→ **TASKS TO CARRY OUT**
a. Copy the records from their start through the line that contains "66L12 69V80L17 83H42V55L34", including both ends, and leave the pictures out.
b. Continue the text on regulatory risks to oil and gas operations from where it stops.

→ **TEXT SECTION**
The due diligence undertaken by us in connection with the acquisition of our properties may not have revealed all relevant facts that may be necessary to evaluate such acquisitions. The information provided to us in connection with our diligence may have been incomplete or inaccurate. As part of the diligence process, we have also made subjective judgments regarding the results of operations and prospects of the assets. If the due diligence investigations have failed to correctly identify material issues and liabilities that may be present, such as title defects or environmental problems, we may incur substantial impairment charges or other losses in the future. In addition, we may be subject to significant, previously undisclosed liabilities that were not identified during the due diligence processes and which may have a material adverse effect on our financial condition or results of operations.

Our operations are heavily dependent on current environmental regulation, changes in which we cannot predict.

Oil and natural gas activities that we will engage in, including production, processing, handling and disposal of hazardous materials, such as hydrocarbons and naturally occurring radioactive materials (if any), are subject to stringent regulation. We could incur significant costs, including cleanup costs resulting from a release of hazardous material, third-party claims for property damage and personal injuries fines and sanctions, as a result of any violations or liabilities under environmental or other laws. Changes in or more stringent enforcement of environmental laws could force us to expend additional operating costs and capital expenditures to stay in compliance.

Various federal, state and local laws regulating the discharge of materials into the environment, or otherwise relating to the protection of the environment, directly impact oil and gas exploration, development and production operations, and consequently may impact our operations and costs. These regulations include, among others, (i) regulations by the Environmental Protection Agency and various state agencies regarding approved methods of disposal for certain hazardous and non-hazardous wastes; (ii) the Comprehensive Environmental Response, Compensation, and Liability Act, Federal Resource Conservation and Recovery Act and analogous state laws which regulate the removal or remediation of previously disposed wastes (including wastes disposed of or released by prior owners or operators), property contamination (including groundwater contamination),and remedial plugging operations to prevent future contamination; (iii) the Clean Air Act and comparable state and local requirements which may result in the gradual imposition of certain pollution control requirements with respect to air emissions from our operations; (iv) the Oil Pollution Act of 1990 which contains numerous requirements relating to the prevention of and response to oil spills into waters of the United States; (v) the Resource Conservation and Recovery Act which is the principal federal statute governing the treatment, storage and disposal of hazardous wastes; and (vi) state regulations and statutes governing the handling, treatment, storage and disposal of naturally occurring radioactive material.

We believe that we will be in substantial compliance with applicable environmental laws and regulations. To date, we have not expended any amounts to comply with such regulations, and we do not currently anticipate that future compliance will have a materially adverse effect on our consolidated financial position, results of operations or cash flows. However, if we are deemed to not be in compliance with applicable environmental laws, we could be forced to expend substantial amounts to be in compliance, which would have a materially adverse effect on our financial condition.

Government regulatory initiatives relating to hydraulic fracturing could result in increased costs and additional operating restrictions or delays.

→ **DATA RECORDS**
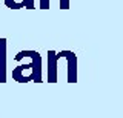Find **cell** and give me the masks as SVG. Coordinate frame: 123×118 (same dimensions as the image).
Returning <instances> with one entry per match:
<instances>
[{"instance_id":"cell-1","label":"cell","mask_w":123,"mask_h":118,"mask_svg":"<svg viewBox=\"0 0 123 118\" xmlns=\"http://www.w3.org/2000/svg\"><path fill=\"white\" fill-rule=\"evenodd\" d=\"M18 66L12 69V80L17 83H42V55L34 49H23L14 57Z\"/></svg>"},{"instance_id":"cell-6","label":"cell","mask_w":123,"mask_h":118,"mask_svg":"<svg viewBox=\"0 0 123 118\" xmlns=\"http://www.w3.org/2000/svg\"><path fill=\"white\" fill-rule=\"evenodd\" d=\"M49 3H51V0H40L38 2V8L40 9H49Z\"/></svg>"},{"instance_id":"cell-2","label":"cell","mask_w":123,"mask_h":118,"mask_svg":"<svg viewBox=\"0 0 123 118\" xmlns=\"http://www.w3.org/2000/svg\"><path fill=\"white\" fill-rule=\"evenodd\" d=\"M60 60H62L60 51L49 49L48 51V83H51V84L59 81V62Z\"/></svg>"},{"instance_id":"cell-5","label":"cell","mask_w":123,"mask_h":118,"mask_svg":"<svg viewBox=\"0 0 123 118\" xmlns=\"http://www.w3.org/2000/svg\"><path fill=\"white\" fill-rule=\"evenodd\" d=\"M5 5L9 9H36V0H5Z\"/></svg>"},{"instance_id":"cell-3","label":"cell","mask_w":123,"mask_h":118,"mask_svg":"<svg viewBox=\"0 0 123 118\" xmlns=\"http://www.w3.org/2000/svg\"><path fill=\"white\" fill-rule=\"evenodd\" d=\"M63 58L66 60L68 64V71H66V81L68 83H77V55L75 52L63 49Z\"/></svg>"},{"instance_id":"cell-4","label":"cell","mask_w":123,"mask_h":118,"mask_svg":"<svg viewBox=\"0 0 123 118\" xmlns=\"http://www.w3.org/2000/svg\"><path fill=\"white\" fill-rule=\"evenodd\" d=\"M6 48L8 40L5 37H0V83H6Z\"/></svg>"},{"instance_id":"cell-7","label":"cell","mask_w":123,"mask_h":118,"mask_svg":"<svg viewBox=\"0 0 123 118\" xmlns=\"http://www.w3.org/2000/svg\"><path fill=\"white\" fill-rule=\"evenodd\" d=\"M60 9H69V0H60Z\"/></svg>"}]
</instances>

→ **OUTPUTS**
a.
Find **cell** and give me the masks as SVG. Coordinate frame: 123×118 (same dimensions as the image).
Returning <instances> with one entry per match:
<instances>
[{"instance_id":"cell-1","label":"cell","mask_w":123,"mask_h":118,"mask_svg":"<svg viewBox=\"0 0 123 118\" xmlns=\"http://www.w3.org/2000/svg\"><path fill=\"white\" fill-rule=\"evenodd\" d=\"M18 66L12 69V80L17 83H42V55L34 49H23L14 57Z\"/></svg>"},{"instance_id":"cell-6","label":"cell","mask_w":123,"mask_h":118,"mask_svg":"<svg viewBox=\"0 0 123 118\" xmlns=\"http://www.w3.org/2000/svg\"><path fill=\"white\" fill-rule=\"evenodd\" d=\"M49 3H51V0H40L38 2V8L40 9H49Z\"/></svg>"},{"instance_id":"cell-2","label":"cell","mask_w":123,"mask_h":118,"mask_svg":"<svg viewBox=\"0 0 123 118\" xmlns=\"http://www.w3.org/2000/svg\"><path fill=\"white\" fill-rule=\"evenodd\" d=\"M60 60H62L60 51L49 49L48 51V83H51V84L59 81V62Z\"/></svg>"},{"instance_id":"cell-5","label":"cell","mask_w":123,"mask_h":118,"mask_svg":"<svg viewBox=\"0 0 123 118\" xmlns=\"http://www.w3.org/2000/svg\"><path fill=\"white\" fill-rule=\"evenodd\" d=\"M5 5L9 9H36V0H5Z\"/></svg>"},{"instance_id":"cell-3","label":"cell","mask_w":123,"mask_h":118,"mask_svg":"<svg viewBox=\"0 0 123 118\" xmlns=\"http://www.w3.org/2000/svg\"><path fill=\"white\" fill-rule=\"evenodd\" d=\"M63 58L66 60L68 64V71H66V81L68 83H77V55L75 52L63 49Z\"/></svg>"},{"instance_id":"cell-4","label":"cell","mask_w":123,"mask_h":118,"mask_svg":"<svg viewBox=\"0 0 123 118\" xmlns=\"http://www.w3.org/2000/svg\"><path fill=\"white\" fill-rule=\"evenodd\" d=\"M6 48L8 40L5 37H0V83H6Z\"/></svg>"},{"instance_id":"cell-7","label":"cell","mask_w":123,"mask_h":118,"mask_svg":"<svg viewBox=\"0 0 123 118\" xmlns=\"http://www.w3.org/2000/svg\"><path fill=\"white\" fill-rule=\"evenodd\" d=\"M60 9H69V0H60Z\"/></svg>"}]

b.
Vast quantities of natural gas, natural gas liquids and oil deposits exist in deep shale and other unconventional formations. It is customary in our industry to recover these resources through the use of hydraulic fracturing, combined with horizontal drilling. Hydraulic fracturing is the process of creating or expanding cracks, or fractures, in deep underground formations using water, sand and other additives pumped under high pressure into the formation. As with the rest of the industry, our third-party operating partners use hydraulic fracturing as a means to increase the productivity of most of the wells they drill and complete. These formations are generally geologically separated and isolated from fresh ground water supplies by thousands of feet of impermeable rock layers.

We believe our third-party operating partners follow applicable legal requirements for groundwater protection in their operations that are subject to supervision by state and federal regulators. Furthermore, we believe our third-party operating partners’ well construction practices are specifically designed to protect freshwater aquifers by preventing the migration of fracturing fluids into aquifers.

Hydraulic fracturing is typically regulated by state oil and gas commissions. Some states have adopted, and other states are considering adopting, regulations that could impose more stringent permitting, public disclosure, and/or well construction requirements on hydraulic fracturing operations.

In addition to state laws, some local municipalities have adopted or are considering adopting land use restrictions, such as city ordinances, that may restrict or prohibit the performance of well drilling in general and/or hydraulic fracturing in particular. There are also certain governmental reviews either underway or being proposed that focus on deep shale and other formation completion and production practices, including hydraulic fracturing. Depending on the outcome of these studies, federal and state legislatures and agencies may seek to further regulate such activities. Certain environmental and other groups have also suggested that additional federal, state and local laws and regulations may be needed to more closely regulate the hydraulic fracturing process.

Further, the EPA has asserted federal regulatory authority over hydraulic fracturing involving “diesel fuels” under the Solid Waste Disposal Act’s Underground Injection Control Program. The EPA is also engaged in a study of the potential impacts of hydraulic fracturing activities on drinking water resources in the states where the EPA is the permitting authority. These actions, in conjunction with other analyses by federal and state agencies to assess the impacts of hydraulic fracturing could spur further action toward federal and/or state legislation and regulation of hydraulic fracturing activities.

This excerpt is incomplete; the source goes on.